Instruções da tarefa
De acordo com o texto para análise, qual fração dos credores abrangidos precisa concordar com o plano para que se peça a homologação obrigatória da recuperação extrajudicial?

Texto para análise
◆ ◆ ◆ ◆ ◆

2- Das respostas legais à crise: a recuperação extrajudicial

Desde 2005, o princípio da preservação da atividade econômica viável passou a ser pedra de toque do sistema de insolvência brasileiro, com a promulgação da Lei 11.101/2005. Uma das mudanças mais relevantes para a análise feita nesse estudo foi uma inversão valorativa: antes, quando o devedor partia para a transação com seus credores, configurava uma das situações consideradas causa de falência (embora, na prática, o preceito estivesse superado); agora, negociar coletivamente se transformou em alternativa e deu corpo à recuperação extrajudicial.

Neste contexto, a recuperação extrajudicial é o instrumento que incentiva a autocomposição entre credores e devedor, mediante a negociação de um plano de recuperação que preverá as estratégias de superação da crise e, com elas, as novas bases de pagamento do passivo. A reestruturação do endividamento é formalizada em um documento multipartes, cuja negociação vem antes do pedido ao juízo. Este pode acontecer – para obtenção da adesão forçada de 2/5 dos credores abrangidos, quando há concordância dos outros 3/5 (homologação obrigatória) –, ou não – se a adesão for de todos os credores (homologação facultativa).

Não podem ser incluídos no plano créditos trabalhistas e os demais já excetuados da recuperação judicial (art. 49, § 3º, da Lei 11.101/2005). Fora essas restrições há uma grande flexibilidade, porque os credores não estão compartimentalizados em classes (o art. 163 remete às categorias da falência) e se trabalha com a ideia de que o plano poderá envolver a totalidade de uma ou mais espécies, até porque própria lei permite negociações em paralelo, no art. 167.

Diferentemente da recuperação judicial, na extrajudicial não há nomeação de administrador judicial (o que reduz custo); não há submissão da alienação de bens ou direitos à autorização judicial (o que facilita o financiamento); o descumprimento do plano não leva à decretação da falência (o que traz proteção); não gera stay period universal (apenas suspende as ações dos credores sujeitos ao plano); homologa-se por sentença, desafiável por apelação; e não suspende pedidos de falência (o que poderia ser aprimorado).

O grande desafio para colocar em prática projetos de recuperação extrajudicial é a dificuldade de diálogo que resulta do inadimplemento – ou da perspectiva de que ele irá acontecer. Se flexibilidade é uma das potencias da ferramenta, a cultura criminalizatória é um dos grandes obstáculos.

3. Conclusão

Entende-se que os instrumentos da Lei 11.101/2005 são pensados segundo uma escala de gravidade, que pode ser lida não só sob o ponto de vista econômico-financeiro, mas também reputacional. Dito de outro modo: para eleger entre recuperação extrajudicial ou judicial é preciso ter em vista a abrangência e os efeitos de cada uma, por óbvio, mas também o quanto o relacionamento do devedor com as partes interessadas se distendeu.

No cálculo de conveniência é relevante entender o quanto os credores não acreditam mais no devedor e, portanto, não estão mais dispostos a lhe conceder crédito. Mas, a verdadeira equação diz respeito ao quanto essa reputação se desconstruiu com o inadimplemento, por conta da criminalização do devedor em crise.

◆ ◆ ◆ ◆ ◆

Trechos do conjunto de dados:
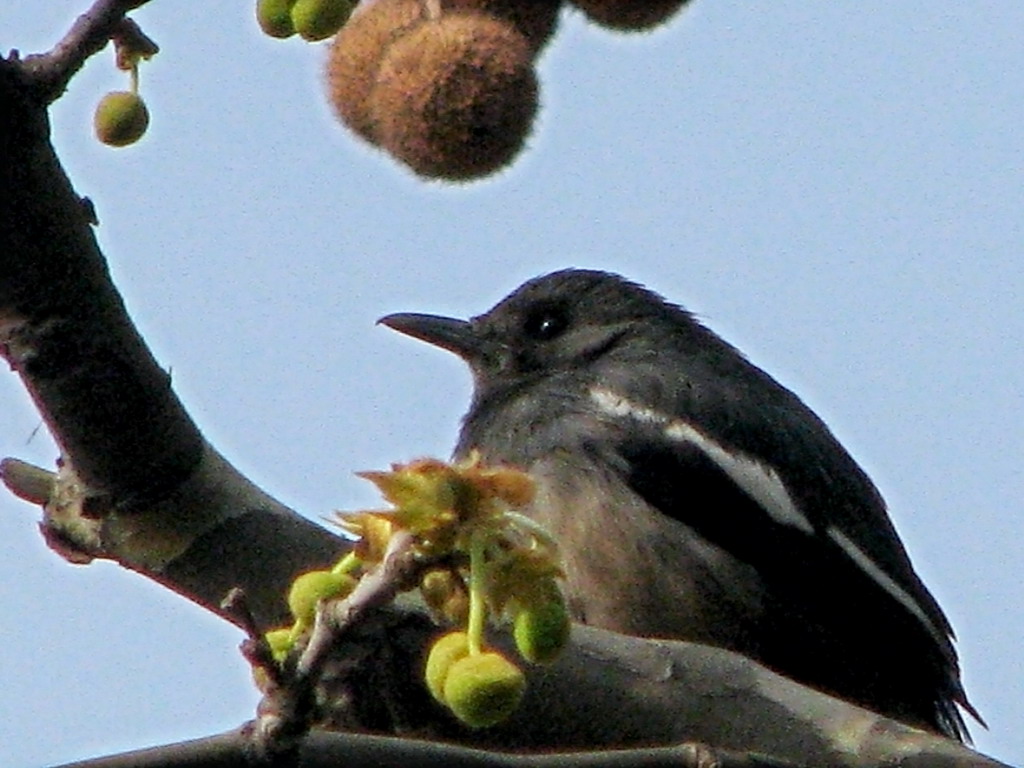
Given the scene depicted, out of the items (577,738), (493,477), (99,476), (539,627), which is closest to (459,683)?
(539,627)

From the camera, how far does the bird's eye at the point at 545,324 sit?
6281 millimetres

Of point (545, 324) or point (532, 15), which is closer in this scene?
point (532, 15)

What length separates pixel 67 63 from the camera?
2516mm

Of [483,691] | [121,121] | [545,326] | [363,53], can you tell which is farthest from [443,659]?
[545,326]

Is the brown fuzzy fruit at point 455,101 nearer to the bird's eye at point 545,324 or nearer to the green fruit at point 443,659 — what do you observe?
the green fruit at point 443,659

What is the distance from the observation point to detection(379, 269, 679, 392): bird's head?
20.3 feet

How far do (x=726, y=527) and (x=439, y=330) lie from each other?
154cm

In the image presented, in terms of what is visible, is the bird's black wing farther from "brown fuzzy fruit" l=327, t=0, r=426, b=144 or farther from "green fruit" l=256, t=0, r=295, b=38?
"green fruit" l=256, t=0, r=295, b=38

◆ ◆ ◆ ◆ ◆

Resposta à tarefa
É preciso a concordância de 3/5 dos credores abrangidos, o que permite obter a adesão forçada dos outros 2/5.